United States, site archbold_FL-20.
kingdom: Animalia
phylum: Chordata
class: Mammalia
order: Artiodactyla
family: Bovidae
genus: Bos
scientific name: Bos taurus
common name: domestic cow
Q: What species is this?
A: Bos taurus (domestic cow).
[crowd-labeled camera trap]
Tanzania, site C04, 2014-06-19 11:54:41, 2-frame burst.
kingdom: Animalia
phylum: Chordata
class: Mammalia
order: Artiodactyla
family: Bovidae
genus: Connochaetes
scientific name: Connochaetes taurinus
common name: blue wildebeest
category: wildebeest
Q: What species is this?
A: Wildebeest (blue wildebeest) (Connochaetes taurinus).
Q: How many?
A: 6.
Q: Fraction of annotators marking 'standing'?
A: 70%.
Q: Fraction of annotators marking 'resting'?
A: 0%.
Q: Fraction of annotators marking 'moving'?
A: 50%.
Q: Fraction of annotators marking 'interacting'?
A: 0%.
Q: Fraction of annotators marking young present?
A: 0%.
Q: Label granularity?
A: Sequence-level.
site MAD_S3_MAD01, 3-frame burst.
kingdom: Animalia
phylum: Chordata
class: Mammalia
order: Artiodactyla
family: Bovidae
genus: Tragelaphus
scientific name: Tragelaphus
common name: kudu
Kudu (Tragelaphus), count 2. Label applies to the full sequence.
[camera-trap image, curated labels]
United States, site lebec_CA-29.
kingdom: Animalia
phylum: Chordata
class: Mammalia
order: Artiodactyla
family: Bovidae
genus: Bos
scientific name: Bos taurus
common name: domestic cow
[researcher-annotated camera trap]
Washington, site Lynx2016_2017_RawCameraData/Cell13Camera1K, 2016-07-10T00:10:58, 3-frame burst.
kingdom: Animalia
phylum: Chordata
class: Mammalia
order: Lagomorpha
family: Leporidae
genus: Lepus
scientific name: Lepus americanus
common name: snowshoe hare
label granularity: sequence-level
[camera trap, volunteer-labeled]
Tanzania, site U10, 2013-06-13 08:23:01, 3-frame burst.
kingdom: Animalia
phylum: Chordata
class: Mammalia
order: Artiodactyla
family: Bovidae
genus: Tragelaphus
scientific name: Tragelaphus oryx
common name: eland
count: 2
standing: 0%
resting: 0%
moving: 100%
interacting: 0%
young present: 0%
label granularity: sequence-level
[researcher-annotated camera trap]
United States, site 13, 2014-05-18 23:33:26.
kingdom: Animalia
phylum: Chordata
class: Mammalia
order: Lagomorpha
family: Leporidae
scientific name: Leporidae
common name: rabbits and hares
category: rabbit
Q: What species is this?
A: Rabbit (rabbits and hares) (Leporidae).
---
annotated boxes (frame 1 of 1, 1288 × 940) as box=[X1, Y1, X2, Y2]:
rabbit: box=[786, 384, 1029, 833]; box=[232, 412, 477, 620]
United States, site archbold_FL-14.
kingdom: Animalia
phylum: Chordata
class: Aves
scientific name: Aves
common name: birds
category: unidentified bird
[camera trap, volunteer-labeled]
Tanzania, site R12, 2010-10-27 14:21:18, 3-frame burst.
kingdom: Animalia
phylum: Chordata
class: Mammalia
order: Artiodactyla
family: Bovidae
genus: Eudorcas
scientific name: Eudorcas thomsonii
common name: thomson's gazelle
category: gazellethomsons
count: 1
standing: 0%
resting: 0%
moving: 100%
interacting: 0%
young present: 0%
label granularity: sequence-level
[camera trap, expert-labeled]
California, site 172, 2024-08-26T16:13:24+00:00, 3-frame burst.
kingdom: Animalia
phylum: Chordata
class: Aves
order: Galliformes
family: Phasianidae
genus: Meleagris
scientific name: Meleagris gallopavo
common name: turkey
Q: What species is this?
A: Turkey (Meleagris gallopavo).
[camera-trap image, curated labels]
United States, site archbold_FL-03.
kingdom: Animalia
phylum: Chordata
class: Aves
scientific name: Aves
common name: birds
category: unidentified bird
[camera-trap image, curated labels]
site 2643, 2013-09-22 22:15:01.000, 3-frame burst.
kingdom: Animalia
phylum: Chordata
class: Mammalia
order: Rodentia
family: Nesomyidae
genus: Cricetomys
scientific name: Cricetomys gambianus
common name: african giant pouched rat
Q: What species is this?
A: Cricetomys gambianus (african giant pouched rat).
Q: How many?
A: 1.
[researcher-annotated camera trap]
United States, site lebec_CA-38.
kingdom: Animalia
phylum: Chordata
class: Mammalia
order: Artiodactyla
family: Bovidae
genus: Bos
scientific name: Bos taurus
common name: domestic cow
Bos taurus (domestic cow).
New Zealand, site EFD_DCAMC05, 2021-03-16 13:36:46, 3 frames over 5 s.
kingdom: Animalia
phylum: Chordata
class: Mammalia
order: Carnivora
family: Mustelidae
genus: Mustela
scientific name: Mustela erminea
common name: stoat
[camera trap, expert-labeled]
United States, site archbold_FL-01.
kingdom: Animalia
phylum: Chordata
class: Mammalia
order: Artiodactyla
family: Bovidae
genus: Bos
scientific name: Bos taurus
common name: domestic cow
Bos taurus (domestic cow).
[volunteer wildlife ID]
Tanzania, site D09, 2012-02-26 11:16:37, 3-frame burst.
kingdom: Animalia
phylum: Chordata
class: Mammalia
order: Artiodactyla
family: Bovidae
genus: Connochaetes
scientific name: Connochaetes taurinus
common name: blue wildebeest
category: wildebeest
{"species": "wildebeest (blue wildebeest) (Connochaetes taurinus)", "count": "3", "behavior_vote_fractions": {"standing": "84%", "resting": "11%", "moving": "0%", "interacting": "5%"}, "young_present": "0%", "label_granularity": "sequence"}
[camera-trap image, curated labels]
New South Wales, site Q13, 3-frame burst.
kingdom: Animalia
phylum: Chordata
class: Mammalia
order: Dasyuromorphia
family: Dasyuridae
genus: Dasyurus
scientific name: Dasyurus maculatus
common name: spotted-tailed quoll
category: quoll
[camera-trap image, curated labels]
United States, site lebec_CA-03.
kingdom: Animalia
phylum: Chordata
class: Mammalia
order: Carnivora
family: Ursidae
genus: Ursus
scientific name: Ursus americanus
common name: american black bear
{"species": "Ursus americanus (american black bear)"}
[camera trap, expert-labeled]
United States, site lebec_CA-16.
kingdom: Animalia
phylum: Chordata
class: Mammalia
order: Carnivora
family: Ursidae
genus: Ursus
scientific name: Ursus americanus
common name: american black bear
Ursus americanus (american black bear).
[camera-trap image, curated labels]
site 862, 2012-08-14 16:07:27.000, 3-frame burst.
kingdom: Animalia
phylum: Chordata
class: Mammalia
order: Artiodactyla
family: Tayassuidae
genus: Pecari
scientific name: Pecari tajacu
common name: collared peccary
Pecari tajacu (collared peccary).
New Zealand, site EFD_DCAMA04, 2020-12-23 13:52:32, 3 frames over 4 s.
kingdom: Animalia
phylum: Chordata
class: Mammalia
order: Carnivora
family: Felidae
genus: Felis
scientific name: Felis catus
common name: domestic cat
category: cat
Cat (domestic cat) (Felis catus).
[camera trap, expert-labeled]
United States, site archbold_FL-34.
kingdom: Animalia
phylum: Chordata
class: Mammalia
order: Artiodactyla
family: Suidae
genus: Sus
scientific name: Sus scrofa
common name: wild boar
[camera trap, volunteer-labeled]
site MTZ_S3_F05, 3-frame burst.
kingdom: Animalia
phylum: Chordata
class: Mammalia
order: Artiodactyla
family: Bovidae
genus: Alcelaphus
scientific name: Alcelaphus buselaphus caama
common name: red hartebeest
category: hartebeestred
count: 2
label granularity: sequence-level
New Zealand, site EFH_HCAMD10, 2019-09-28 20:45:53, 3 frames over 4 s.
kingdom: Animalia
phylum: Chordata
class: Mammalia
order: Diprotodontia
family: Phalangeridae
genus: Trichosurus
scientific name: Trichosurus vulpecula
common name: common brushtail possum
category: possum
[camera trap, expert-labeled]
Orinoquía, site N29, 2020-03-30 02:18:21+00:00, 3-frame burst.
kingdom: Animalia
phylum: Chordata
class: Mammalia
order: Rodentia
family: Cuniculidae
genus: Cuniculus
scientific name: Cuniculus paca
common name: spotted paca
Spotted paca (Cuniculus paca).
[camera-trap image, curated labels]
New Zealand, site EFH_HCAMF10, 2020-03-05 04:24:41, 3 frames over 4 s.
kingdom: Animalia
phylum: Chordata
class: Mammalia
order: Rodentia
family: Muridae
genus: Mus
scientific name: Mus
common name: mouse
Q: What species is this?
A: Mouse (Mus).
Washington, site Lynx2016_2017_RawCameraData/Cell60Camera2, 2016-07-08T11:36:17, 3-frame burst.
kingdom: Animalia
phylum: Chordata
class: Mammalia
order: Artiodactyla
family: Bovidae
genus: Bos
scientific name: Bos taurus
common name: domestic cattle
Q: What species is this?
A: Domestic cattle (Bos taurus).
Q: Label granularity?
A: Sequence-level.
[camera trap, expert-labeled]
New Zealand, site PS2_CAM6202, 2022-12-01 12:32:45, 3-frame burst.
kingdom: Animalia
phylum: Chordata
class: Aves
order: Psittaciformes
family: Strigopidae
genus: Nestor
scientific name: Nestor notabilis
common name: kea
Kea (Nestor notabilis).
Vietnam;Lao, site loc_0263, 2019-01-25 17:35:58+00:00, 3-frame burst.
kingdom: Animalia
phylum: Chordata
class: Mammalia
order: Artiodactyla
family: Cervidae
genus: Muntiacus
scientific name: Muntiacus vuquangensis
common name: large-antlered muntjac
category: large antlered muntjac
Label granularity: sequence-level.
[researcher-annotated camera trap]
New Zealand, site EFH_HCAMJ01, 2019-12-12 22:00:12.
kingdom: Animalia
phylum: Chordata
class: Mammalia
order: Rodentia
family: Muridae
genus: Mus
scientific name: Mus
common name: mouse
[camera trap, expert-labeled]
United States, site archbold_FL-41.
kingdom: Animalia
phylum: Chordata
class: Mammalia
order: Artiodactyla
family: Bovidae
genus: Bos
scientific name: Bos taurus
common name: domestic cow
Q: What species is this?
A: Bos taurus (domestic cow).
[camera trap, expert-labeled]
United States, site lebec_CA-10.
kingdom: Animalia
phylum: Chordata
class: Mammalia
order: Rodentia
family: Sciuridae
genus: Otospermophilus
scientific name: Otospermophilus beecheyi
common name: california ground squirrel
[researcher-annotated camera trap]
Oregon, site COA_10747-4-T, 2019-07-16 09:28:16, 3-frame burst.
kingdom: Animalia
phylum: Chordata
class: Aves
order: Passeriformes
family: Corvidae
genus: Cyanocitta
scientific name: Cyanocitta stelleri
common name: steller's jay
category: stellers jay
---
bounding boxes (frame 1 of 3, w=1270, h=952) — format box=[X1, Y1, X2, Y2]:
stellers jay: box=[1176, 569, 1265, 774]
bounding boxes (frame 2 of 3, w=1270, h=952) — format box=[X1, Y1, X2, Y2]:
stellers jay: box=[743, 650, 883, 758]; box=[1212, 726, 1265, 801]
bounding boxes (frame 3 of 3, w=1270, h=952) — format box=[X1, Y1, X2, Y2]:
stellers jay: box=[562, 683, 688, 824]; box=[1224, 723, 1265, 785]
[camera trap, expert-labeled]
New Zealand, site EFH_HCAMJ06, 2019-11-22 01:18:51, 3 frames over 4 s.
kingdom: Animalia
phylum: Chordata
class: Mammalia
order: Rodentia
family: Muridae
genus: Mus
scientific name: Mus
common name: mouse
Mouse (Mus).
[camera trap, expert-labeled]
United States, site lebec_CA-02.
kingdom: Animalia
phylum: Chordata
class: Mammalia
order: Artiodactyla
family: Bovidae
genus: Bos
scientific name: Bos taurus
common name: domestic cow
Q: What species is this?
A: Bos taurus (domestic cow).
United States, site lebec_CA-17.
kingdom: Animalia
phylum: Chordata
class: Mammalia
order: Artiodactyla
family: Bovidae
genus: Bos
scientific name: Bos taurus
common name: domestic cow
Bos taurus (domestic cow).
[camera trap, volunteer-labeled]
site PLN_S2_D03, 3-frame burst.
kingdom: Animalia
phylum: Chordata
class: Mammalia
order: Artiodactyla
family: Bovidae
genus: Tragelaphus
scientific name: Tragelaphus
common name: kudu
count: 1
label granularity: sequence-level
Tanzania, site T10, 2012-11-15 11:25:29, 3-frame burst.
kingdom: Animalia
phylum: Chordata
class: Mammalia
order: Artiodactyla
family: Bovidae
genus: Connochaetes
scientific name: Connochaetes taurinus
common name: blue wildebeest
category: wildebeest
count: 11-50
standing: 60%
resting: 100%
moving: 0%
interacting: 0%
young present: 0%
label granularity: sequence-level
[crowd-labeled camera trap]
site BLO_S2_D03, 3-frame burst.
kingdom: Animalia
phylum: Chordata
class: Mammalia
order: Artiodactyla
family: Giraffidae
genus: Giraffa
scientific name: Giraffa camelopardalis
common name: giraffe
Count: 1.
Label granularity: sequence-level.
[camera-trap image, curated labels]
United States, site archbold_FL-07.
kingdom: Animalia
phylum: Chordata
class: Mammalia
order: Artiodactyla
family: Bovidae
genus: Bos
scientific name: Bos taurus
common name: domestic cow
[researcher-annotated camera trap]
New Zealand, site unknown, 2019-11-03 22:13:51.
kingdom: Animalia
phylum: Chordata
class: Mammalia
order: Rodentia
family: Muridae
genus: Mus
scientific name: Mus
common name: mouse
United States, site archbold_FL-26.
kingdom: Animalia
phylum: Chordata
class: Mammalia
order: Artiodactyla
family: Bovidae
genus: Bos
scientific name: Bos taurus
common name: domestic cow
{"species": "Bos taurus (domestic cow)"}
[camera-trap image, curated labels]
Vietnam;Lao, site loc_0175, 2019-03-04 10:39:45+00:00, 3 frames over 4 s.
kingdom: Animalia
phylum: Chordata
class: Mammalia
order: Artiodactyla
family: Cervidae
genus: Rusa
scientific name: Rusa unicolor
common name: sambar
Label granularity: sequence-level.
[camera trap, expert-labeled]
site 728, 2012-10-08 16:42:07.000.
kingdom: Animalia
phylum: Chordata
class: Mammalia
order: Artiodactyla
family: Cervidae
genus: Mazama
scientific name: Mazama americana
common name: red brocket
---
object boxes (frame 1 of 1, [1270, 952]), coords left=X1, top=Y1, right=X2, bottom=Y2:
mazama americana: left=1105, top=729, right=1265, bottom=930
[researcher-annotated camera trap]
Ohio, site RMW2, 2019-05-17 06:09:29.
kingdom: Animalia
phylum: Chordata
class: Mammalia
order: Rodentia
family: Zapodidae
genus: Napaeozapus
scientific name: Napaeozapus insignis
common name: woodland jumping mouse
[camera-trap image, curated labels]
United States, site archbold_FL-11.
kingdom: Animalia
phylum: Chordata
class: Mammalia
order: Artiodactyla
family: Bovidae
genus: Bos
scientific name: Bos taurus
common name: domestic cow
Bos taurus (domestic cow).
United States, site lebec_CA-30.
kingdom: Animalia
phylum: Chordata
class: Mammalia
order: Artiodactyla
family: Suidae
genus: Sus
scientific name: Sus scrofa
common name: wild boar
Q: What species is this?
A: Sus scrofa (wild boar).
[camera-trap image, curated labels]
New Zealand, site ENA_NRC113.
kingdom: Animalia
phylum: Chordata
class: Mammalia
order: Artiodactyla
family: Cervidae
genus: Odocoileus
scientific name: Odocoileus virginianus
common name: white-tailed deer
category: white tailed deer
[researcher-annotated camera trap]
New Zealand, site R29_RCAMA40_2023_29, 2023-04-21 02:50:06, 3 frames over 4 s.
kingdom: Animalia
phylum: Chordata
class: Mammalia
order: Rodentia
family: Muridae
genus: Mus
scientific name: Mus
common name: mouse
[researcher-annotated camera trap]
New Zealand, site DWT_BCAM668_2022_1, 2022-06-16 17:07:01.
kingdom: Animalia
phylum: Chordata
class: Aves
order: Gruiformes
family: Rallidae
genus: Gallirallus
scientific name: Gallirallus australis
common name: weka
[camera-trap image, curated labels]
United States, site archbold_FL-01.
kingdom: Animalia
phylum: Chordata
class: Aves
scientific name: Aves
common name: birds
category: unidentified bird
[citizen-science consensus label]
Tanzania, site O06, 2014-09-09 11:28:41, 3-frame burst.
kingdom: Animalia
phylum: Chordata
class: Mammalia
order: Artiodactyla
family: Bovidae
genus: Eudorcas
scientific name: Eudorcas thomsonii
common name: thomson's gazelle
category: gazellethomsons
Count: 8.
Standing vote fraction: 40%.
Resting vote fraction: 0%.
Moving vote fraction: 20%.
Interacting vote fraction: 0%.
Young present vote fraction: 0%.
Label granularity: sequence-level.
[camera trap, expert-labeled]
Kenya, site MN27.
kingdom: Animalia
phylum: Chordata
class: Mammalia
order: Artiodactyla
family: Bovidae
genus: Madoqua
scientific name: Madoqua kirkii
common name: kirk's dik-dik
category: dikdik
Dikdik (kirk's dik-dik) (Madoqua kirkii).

------------------------------------------------------------------------

Please tally the lines of the entries that contain the string "Zealand" and reply with the count alone.

11